Le cas argentin s’inscrit dans ce contexte. En 1966, le coup d’Etat militaire du général Juan Carlos Onganía avait proclamé l’avènement de la « Révolution Argentine » et commencé à concrétiser la polarisation et le mécontentement au sein de la société. Contrôle social, persécutions politiques et dissolution parlementaire ont marqué le régime militaire d’Onganía. En 1969, se cristallise une opposition syndicale explosive, qui culmine dans le « Cordobazo », soulèvement étudiant et ouvrier dans la ville de Cordoba et symbole de la résistance d’une partie de la société argentine. A partir de ce moment-là, la violence politique monte d’un cran et augmente considérablement, avec d’un côté, la répression du gouvernement militaire, et, de l’autre, la mobilisation de groupes de lutte armée d’extrême gauche. Le successeur d’Onganía, le général Alejandro Lanusse, légalise le péronisme et permet le retour d’exil du Général Perón, considéré par certains commandants militaires comme une solution pouvant rassembler la société argentine.
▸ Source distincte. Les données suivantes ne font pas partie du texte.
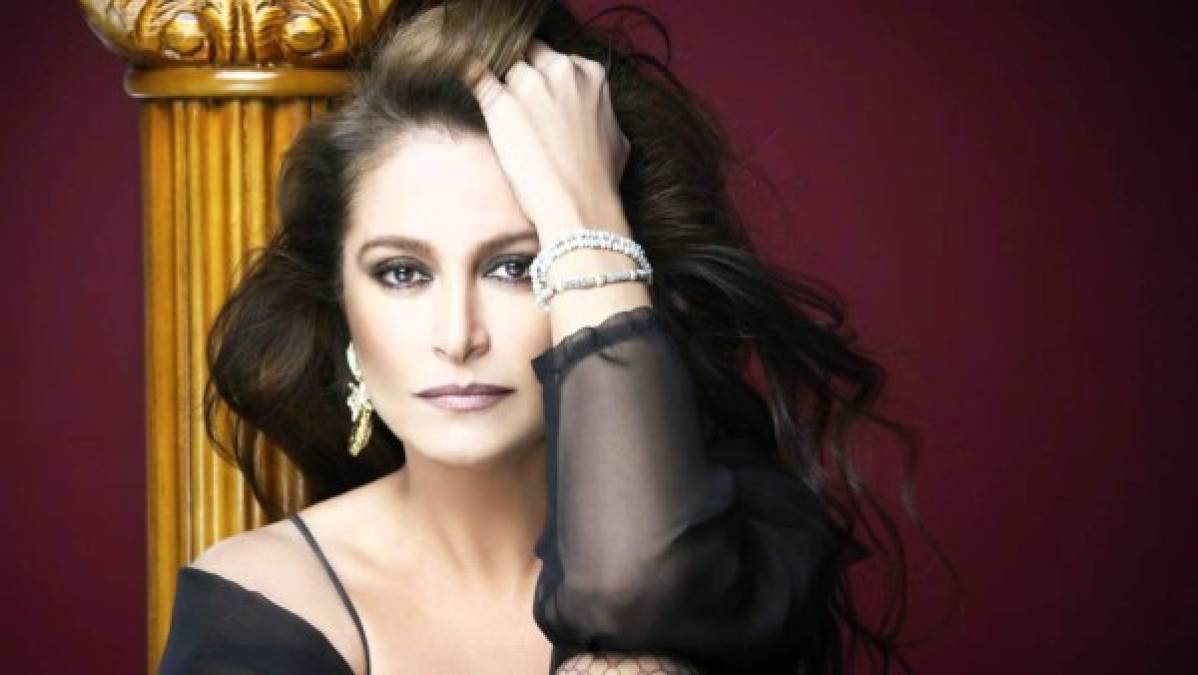 Se menciona a la cantante y actriz Daniela Romo que presuntamente tuvo una relación sentimental desde hace muchos años con Tina Galindo, una productora de teatro.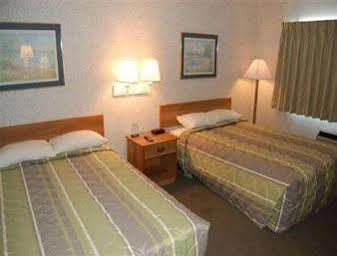 Super 8 Milwaukee West Hotell Wauwatosa Exteriör bild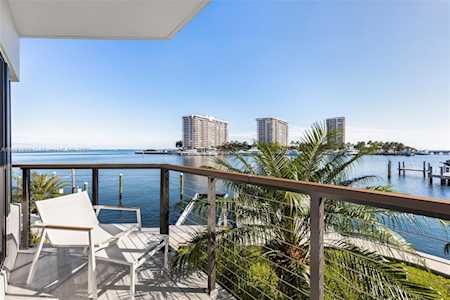 3572 W Fairview St #A7 Coconut Grove, FL 33133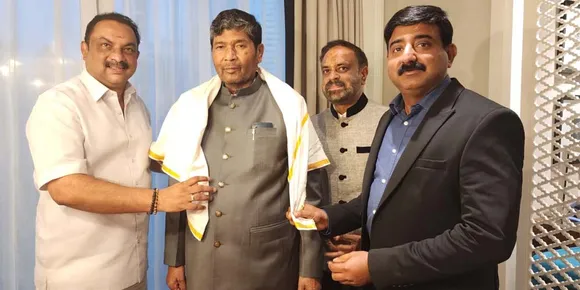 ഡബ്ല്യുഎംസി മിഡിൽ ഈസ്റ്റ് റീജിയന്‍ പ്രതിനിധികൾ ദുബായിലെത്തിയ കേന്ദ്ര ഭക്ഷ്യ സംസ്കരണ വ്യവസായ മന്ത്രി പശുപതി കുമാർ പാറസുമായി ചര്‍ച്ച നടത്തി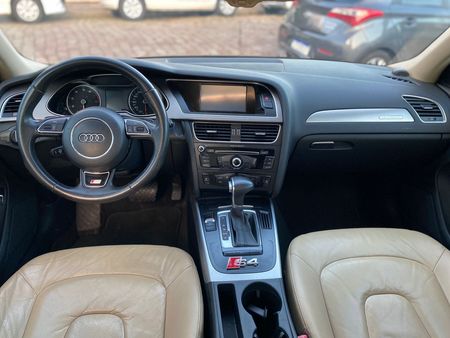 A4 2.0 TFSI Ambition Quattro S Tronic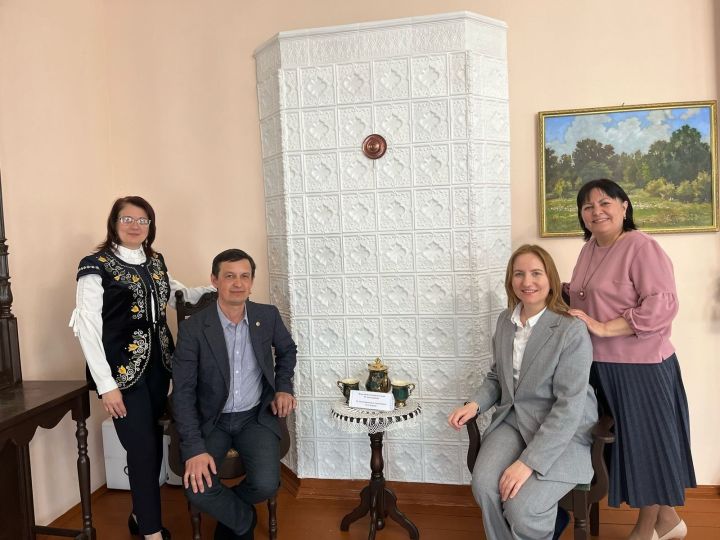 Сораштыру: исемеңне кемнәр куйган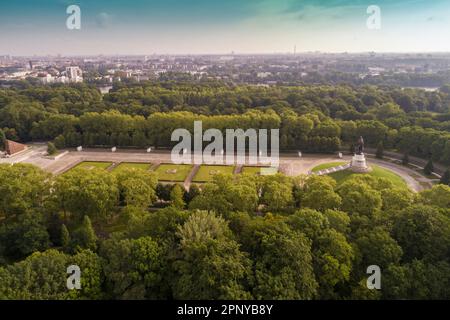 Das sowjetische Denkmal im Treptower Park, Berlin, aus der Vogelperspektive Stockfoto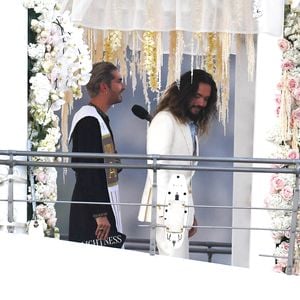 Wie seine Braut: Tom Kaulitz schreitet in Weiß zum Altar!
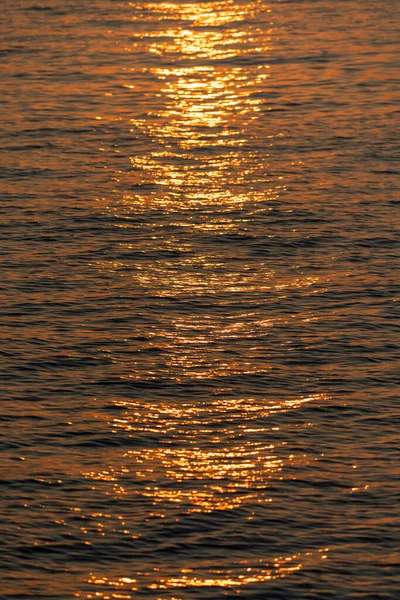Вертикальный Снимок Отражения Солнца Поверхности Моря — стоковое фото
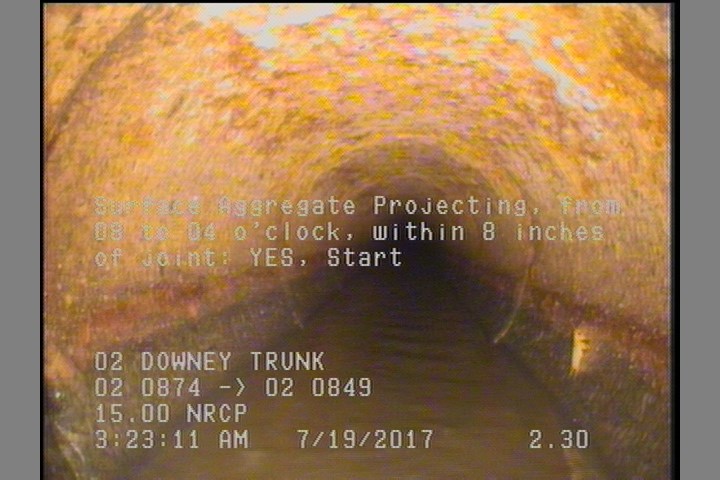 Surface Aggregate Projecting, from 08 to 04 o'clock, within 8 inches of joint: YES, Start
Juan Domingo Perón est élu à la présidence en septembre 1973, et sa femme Isabel devient vice-présidente. Le retour de Perón est marqué par l’interdiction de l’Armée Révolutionnaire du Peuple (ERP) et la persécution de militants de gauche. La mort du Général Perón en juillet 1974 amène sa femme, Isabel, à la présidence. Influencée par son ministre José López de Rega, Isabel Perón durcit le régime. La société argentine est alors le théâtre d’affrontements très violents et de plus en plus radicalisés, entre mouvements de lutte armée de gauche et organisations paramilitaires de droite. Le mandat d’Isabel Perón court en principe jusqu’en 1977, mais chacun s’attend à une prise de pouvoir effective par les militaires. En effet, le 24 mars 1976, la junte militaire s’empare du pouvoir et le général Videla, commandant en chef, devient président. Pour beaucoup d’historiens, il s’agit du coup d’Etat le mieux prédit de l’histoire, du moins argentine.